• _What the task asks_: Reproduce, word for word, every line starting at the line that contains "Folder Register with" and ending with the final line of the entries.

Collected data
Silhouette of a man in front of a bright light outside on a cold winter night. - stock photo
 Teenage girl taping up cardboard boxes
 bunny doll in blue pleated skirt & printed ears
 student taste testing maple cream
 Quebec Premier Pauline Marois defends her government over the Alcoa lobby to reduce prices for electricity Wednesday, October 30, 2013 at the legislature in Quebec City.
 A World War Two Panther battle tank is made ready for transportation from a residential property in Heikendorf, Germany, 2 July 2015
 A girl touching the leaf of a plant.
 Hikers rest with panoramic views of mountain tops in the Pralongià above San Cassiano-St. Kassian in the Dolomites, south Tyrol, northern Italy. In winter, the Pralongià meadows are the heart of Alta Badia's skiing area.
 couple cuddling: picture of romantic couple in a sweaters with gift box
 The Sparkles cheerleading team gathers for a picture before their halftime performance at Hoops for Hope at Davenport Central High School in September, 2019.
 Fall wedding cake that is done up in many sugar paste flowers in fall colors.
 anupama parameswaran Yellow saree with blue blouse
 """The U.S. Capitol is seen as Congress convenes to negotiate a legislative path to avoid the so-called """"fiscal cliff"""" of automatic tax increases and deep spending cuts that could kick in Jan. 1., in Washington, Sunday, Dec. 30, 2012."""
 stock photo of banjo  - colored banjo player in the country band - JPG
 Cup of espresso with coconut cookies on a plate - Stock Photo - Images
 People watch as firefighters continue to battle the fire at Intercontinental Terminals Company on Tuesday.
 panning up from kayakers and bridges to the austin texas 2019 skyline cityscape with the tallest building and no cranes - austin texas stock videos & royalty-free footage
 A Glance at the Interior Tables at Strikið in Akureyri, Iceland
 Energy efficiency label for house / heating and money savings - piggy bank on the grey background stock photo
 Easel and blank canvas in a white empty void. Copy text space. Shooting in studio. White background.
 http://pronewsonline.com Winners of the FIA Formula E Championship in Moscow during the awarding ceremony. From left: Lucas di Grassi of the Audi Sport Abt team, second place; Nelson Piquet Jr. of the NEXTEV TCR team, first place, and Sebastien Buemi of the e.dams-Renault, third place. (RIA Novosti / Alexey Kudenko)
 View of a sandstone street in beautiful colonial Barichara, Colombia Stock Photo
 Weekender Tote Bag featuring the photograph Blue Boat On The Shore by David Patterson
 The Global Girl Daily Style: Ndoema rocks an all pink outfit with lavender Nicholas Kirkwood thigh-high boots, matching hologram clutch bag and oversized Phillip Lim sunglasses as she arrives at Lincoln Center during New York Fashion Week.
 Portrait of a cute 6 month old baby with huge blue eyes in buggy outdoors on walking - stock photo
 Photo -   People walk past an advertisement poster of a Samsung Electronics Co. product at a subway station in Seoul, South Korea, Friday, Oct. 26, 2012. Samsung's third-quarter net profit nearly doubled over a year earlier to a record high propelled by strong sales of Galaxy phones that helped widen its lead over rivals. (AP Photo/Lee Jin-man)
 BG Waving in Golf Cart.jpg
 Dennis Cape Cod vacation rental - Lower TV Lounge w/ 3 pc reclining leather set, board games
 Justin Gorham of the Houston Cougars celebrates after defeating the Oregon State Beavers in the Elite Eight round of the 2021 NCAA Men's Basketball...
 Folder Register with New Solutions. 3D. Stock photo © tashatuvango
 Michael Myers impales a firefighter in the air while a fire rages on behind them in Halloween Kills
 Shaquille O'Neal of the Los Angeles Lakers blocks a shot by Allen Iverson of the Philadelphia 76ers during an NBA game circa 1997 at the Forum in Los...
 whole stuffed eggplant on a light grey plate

• _Exercise response_:
 Folder Register with New Solutions. 3D. Stock photo © tashatuvango
 Michael Myers impales a firefighter in the air while a fire rages on behind them in Halloween Kills
 Shaquille O'Neal of the Los Angeles Lakers blocks a shot by Allen Iverson of the Philadelphia 76ers during an NBA game circa 1997 at the Forum in Los...
 whole stuffed eggplant on a light grey plate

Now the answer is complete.